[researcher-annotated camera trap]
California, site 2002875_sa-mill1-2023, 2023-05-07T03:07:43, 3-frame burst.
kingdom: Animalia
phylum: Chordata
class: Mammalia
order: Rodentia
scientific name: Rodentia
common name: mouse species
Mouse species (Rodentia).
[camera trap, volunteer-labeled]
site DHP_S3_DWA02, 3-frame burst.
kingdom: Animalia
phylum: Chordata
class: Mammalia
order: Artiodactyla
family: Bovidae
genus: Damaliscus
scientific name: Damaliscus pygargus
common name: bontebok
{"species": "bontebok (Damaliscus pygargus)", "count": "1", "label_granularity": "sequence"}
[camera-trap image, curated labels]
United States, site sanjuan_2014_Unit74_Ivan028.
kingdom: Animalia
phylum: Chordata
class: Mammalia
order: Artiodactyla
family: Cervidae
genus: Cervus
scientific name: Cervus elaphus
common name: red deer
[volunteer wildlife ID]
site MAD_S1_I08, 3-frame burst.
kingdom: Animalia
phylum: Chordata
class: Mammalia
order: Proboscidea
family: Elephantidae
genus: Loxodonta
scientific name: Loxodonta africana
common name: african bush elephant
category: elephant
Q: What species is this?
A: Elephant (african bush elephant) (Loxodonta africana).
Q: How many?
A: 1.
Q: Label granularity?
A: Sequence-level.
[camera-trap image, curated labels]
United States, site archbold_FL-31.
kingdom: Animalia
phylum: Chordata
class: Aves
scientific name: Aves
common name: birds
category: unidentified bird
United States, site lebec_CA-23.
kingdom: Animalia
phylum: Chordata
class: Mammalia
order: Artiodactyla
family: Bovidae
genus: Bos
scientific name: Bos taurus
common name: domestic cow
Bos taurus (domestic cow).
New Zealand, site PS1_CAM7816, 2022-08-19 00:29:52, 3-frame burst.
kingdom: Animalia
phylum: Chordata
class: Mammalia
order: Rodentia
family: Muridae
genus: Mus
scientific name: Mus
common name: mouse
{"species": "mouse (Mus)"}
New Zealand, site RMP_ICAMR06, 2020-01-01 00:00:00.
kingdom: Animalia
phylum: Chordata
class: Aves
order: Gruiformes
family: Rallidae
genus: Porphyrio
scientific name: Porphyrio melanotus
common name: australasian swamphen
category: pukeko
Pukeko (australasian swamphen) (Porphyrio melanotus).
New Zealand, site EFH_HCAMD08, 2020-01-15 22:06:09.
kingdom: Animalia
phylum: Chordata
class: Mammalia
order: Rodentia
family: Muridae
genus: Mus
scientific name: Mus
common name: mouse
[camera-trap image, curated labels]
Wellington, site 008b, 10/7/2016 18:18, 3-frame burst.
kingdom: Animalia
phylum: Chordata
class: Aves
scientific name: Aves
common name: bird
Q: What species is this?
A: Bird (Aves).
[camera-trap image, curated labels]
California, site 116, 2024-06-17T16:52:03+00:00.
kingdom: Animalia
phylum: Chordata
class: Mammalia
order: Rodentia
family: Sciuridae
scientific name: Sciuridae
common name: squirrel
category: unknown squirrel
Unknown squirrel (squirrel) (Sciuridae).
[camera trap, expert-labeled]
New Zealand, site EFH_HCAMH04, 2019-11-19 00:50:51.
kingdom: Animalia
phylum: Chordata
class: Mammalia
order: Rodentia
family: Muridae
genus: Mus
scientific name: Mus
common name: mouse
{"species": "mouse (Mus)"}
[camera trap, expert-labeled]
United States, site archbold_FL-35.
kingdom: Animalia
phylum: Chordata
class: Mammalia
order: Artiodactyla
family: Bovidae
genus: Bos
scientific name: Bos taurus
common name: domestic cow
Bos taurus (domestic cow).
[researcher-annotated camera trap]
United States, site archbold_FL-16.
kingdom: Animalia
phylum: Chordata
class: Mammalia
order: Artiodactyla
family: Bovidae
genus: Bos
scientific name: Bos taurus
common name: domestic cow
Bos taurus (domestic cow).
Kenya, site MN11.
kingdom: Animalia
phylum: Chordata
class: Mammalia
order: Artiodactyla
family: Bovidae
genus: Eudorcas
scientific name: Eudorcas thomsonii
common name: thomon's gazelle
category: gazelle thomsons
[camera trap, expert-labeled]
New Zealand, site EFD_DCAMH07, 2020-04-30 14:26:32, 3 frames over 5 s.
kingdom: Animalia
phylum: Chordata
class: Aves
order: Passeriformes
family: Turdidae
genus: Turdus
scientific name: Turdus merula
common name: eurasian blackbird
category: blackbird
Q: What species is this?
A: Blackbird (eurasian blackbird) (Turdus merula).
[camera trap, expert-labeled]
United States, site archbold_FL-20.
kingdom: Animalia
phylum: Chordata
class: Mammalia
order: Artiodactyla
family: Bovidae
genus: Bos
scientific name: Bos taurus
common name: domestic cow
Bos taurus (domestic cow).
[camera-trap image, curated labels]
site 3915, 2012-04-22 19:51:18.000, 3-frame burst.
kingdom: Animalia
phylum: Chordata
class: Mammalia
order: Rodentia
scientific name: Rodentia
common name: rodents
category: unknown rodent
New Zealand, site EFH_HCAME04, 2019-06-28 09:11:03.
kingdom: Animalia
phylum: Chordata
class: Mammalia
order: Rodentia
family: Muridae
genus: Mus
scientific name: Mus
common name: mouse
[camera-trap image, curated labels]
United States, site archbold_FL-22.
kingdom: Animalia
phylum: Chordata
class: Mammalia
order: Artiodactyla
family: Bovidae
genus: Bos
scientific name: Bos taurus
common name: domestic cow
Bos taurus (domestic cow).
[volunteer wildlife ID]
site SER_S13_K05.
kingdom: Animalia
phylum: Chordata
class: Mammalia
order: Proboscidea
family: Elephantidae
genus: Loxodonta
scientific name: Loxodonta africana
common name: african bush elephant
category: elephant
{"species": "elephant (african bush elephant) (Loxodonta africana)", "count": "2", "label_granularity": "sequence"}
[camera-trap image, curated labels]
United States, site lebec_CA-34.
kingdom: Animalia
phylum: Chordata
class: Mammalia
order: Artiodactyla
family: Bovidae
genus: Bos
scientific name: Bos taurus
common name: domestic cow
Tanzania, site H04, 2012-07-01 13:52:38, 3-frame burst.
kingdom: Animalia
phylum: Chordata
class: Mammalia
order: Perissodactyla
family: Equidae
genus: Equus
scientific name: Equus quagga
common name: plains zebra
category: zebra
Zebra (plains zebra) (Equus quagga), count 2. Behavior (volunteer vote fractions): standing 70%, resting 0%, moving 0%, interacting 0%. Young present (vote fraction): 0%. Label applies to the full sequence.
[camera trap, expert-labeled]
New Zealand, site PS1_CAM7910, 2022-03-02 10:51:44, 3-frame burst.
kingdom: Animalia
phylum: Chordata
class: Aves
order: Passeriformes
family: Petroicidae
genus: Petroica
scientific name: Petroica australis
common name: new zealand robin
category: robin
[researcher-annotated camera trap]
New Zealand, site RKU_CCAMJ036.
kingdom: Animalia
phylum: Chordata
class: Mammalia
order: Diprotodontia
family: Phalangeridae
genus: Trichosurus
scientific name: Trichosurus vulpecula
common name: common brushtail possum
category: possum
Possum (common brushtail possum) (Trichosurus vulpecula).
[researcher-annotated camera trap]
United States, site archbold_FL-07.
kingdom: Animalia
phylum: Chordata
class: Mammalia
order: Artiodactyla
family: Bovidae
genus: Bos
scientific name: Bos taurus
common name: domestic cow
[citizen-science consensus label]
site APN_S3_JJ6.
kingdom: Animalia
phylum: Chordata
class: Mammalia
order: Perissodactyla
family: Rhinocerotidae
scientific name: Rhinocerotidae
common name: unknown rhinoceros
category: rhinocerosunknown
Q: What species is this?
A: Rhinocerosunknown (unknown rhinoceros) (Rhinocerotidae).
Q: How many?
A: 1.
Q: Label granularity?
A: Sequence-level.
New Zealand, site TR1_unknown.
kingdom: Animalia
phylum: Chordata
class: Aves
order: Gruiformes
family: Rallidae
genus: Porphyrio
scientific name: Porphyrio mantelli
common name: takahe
============================================================
Copy the records above faithfully. Begin at their first line, end at the line containing "genus: Damaliscus", and include nothing else.

__Response to the task__.
[researcher-annotated camera trap]
California, site 2002875_sa-mill1-2023, 2023-05-07T03:07:43, 3-frame burst.
kingdom: Animalia
phylum: Chordata
class: Mammalia
order: Rodentia
scientific name: Rodentia
common name: mouse species
Mouse species (Rodentia).
[camera trap, volunteer-labeled]
site DHP_S3_DWA02, 3-frame burst.
kingdom: Animalia
phylum: Chordata
class: Mammalia
order: Artiodactyla
family: Bovidae
genus: Damaliscus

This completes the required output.